• **Activity**: From the entries that follow, pick out all lines holding "California".

[Dataset entries]
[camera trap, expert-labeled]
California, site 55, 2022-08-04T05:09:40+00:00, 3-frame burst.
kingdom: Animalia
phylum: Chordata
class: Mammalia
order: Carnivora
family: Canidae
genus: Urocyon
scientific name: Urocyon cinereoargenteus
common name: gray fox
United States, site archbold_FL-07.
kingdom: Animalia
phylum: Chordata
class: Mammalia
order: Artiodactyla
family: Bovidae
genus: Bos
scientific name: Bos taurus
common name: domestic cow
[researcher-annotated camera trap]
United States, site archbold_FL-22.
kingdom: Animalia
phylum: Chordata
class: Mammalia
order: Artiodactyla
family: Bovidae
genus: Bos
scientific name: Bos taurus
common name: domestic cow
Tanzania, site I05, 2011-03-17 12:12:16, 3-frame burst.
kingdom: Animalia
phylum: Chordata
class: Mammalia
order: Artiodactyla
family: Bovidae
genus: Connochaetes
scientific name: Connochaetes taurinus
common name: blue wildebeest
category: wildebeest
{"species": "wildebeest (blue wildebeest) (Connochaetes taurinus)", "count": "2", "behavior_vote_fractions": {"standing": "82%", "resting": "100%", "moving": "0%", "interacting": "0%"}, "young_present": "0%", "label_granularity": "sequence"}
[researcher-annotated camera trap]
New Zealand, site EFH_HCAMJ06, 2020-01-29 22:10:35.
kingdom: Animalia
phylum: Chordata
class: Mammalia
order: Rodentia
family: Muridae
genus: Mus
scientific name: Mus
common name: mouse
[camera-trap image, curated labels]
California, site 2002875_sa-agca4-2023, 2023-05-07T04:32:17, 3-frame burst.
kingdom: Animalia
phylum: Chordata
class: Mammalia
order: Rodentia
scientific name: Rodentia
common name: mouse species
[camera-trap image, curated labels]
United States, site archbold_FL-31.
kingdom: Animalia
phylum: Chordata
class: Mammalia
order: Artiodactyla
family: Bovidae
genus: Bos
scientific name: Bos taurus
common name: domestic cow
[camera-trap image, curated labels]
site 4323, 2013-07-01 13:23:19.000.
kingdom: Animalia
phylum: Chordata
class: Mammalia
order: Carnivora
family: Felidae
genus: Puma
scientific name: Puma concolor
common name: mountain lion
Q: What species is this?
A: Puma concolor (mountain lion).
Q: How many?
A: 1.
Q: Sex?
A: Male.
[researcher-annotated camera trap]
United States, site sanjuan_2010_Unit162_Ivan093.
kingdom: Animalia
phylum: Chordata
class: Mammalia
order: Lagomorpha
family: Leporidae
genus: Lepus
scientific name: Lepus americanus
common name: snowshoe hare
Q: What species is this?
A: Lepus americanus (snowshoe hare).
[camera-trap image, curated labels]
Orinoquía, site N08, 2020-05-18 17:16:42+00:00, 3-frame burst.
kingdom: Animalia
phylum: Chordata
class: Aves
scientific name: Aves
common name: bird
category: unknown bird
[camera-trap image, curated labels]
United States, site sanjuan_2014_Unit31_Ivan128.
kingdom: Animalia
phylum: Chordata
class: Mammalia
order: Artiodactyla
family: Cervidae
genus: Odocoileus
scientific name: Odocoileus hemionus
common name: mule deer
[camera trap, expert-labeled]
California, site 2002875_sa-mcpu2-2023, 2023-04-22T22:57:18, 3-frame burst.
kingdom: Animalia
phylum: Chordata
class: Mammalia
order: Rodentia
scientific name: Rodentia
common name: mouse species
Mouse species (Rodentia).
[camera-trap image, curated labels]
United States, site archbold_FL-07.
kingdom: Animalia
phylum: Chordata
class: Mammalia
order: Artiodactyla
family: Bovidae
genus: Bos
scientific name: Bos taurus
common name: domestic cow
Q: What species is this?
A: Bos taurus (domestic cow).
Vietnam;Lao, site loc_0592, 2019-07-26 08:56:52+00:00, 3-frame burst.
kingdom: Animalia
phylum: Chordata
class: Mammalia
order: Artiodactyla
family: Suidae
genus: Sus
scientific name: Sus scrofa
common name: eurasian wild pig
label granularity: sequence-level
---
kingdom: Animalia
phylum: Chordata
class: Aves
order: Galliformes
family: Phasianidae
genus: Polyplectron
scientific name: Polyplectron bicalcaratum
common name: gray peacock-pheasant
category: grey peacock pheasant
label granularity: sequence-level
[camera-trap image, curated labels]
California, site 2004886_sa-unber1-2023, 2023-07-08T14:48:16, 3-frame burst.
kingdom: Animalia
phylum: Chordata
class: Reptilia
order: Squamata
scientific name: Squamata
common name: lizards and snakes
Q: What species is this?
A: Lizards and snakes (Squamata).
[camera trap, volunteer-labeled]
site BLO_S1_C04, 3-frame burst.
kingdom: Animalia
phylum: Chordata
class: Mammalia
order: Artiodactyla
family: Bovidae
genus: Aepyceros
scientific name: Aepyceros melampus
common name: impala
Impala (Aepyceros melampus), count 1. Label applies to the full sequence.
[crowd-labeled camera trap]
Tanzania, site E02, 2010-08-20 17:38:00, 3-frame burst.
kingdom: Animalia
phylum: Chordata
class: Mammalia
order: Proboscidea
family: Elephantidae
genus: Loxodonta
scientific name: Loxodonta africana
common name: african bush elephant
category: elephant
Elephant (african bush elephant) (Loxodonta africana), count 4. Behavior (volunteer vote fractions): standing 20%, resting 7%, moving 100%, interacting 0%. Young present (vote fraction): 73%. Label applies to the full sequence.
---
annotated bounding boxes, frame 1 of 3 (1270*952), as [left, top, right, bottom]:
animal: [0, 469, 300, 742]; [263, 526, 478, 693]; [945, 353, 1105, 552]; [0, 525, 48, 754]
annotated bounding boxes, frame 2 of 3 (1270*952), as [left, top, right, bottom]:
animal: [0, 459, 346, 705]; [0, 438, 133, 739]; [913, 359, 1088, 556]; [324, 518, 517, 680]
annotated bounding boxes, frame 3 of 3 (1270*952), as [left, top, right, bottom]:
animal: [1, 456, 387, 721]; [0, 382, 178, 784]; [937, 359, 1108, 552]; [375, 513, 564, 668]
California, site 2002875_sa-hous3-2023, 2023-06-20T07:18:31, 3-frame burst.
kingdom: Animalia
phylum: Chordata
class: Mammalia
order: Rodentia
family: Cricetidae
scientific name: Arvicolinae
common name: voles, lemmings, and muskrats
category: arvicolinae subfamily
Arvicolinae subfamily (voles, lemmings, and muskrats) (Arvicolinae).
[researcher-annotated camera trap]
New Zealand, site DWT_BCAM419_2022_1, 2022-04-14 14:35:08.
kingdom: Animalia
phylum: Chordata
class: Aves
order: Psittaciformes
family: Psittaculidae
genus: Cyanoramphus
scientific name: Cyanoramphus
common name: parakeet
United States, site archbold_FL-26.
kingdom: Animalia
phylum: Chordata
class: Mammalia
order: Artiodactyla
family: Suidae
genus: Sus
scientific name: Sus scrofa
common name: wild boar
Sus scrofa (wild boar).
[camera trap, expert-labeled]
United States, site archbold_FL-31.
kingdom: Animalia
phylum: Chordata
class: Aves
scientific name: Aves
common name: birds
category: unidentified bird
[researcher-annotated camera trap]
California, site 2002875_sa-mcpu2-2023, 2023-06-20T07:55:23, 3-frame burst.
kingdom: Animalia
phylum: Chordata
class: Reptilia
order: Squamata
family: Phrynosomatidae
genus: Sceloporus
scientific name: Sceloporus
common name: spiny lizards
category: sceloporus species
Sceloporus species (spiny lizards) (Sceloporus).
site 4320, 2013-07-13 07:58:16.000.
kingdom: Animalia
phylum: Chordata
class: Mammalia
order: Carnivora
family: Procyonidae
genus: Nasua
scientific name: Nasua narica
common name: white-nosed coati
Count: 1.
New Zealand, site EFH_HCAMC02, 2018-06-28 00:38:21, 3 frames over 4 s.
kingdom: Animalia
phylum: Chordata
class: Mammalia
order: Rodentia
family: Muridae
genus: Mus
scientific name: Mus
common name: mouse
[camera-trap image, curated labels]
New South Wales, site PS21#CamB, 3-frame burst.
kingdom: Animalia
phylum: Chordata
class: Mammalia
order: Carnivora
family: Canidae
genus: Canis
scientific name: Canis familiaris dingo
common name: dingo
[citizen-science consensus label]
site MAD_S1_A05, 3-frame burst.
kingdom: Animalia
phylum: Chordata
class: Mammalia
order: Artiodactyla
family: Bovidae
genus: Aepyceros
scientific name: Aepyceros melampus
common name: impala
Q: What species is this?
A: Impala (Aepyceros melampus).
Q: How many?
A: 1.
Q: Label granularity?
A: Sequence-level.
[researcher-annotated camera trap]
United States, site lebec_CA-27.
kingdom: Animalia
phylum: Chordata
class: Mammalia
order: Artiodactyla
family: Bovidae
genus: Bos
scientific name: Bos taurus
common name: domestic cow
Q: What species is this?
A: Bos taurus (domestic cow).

• **Solution below**:
California, site 55, 2022-08-04T05:09:40+00:00, 3-frame burst.
California, site 2002875_sa-agca4-2023, 2023-05-07T04:32:17, 3-frame burst.
California, site 2002875_sa-mcpu2-2023, 2023-04-22T22:57:18, 3-frame burst.
California, site 2004886_sa-unber1-2023, 2023-07-08T14:48:16, 3-frame burst.
California, site 2002875_sa-hous3-2023, 2023-06-20T07:18:31, 3-frame burst.
California, site 2002875_sa-mcpu2-2023, 2023-06-20T07:55:23, 3-frame burst.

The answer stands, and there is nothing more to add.